Produce an exact transcription of the listing below, omitting the pictures.

SUPPLIED MATERIAL:
#####

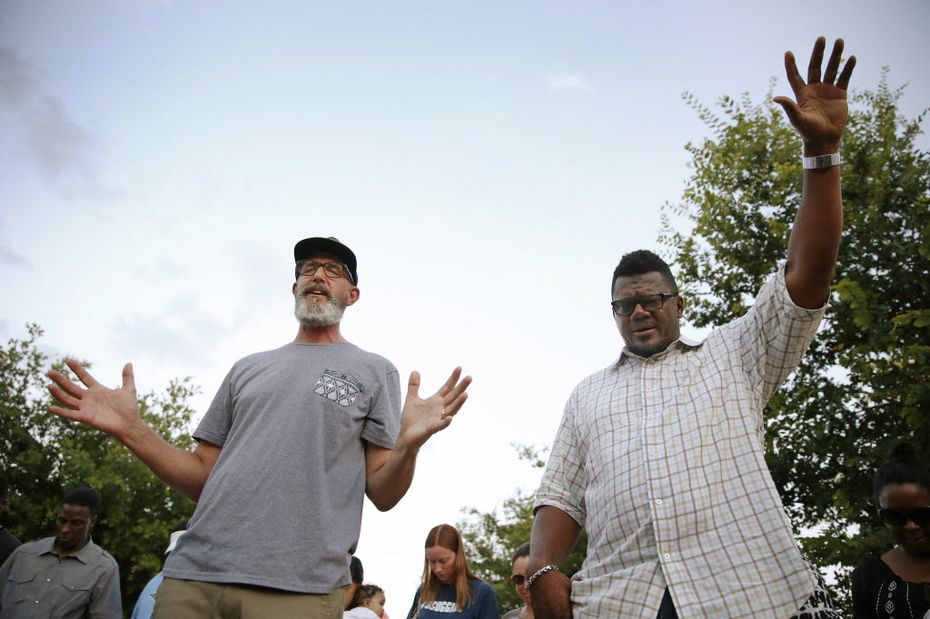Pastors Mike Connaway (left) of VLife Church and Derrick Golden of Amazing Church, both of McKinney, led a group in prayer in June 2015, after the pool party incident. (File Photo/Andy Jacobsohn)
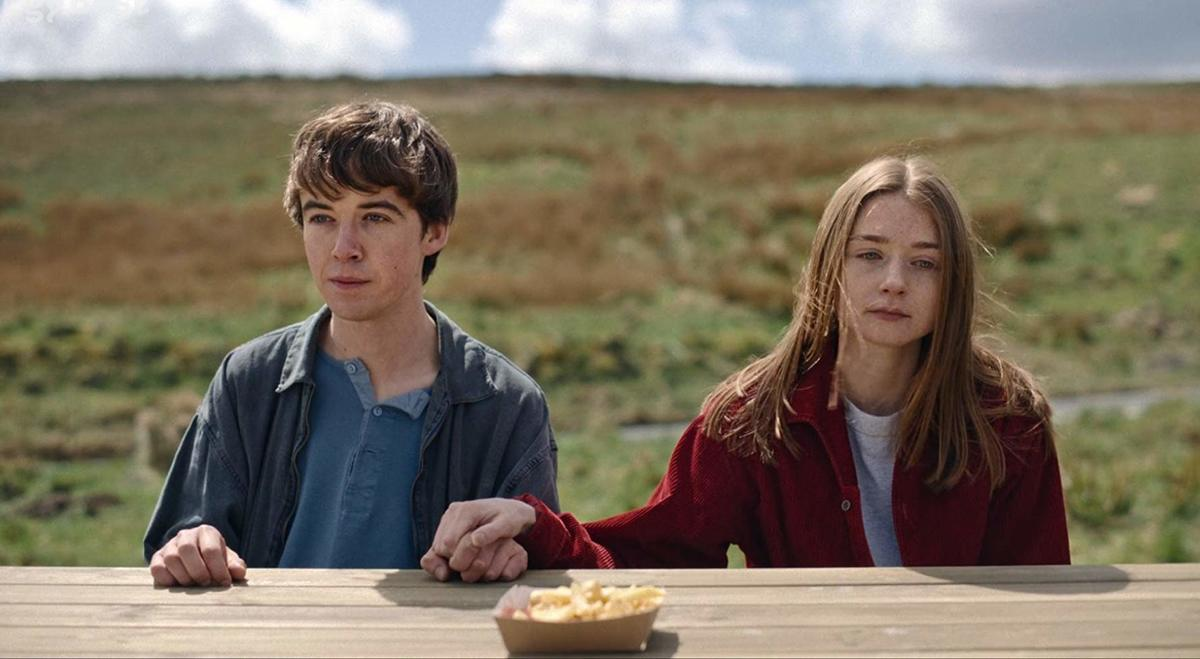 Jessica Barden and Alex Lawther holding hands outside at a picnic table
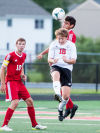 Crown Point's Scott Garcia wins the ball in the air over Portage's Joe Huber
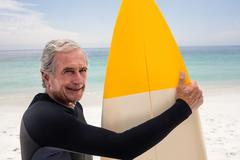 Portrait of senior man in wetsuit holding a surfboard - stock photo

#####

TASK OUTPUT:
Pastors Mike Connaway (left) of VLife Church and Derrick Golden of Amazing Church, both of McKinney, led a group in prayer in June 2015, after the pool party incident. (File Photo/Andy Jacobsohn)
 Jessica Barden and Alex Lawther holding hands outside at a picnic table
 Crown Point's Scott Garcia wins the ball in the air over Portage's Joe Huber
 Portrait of senior man in wetsuit holding a surfboard - stock photo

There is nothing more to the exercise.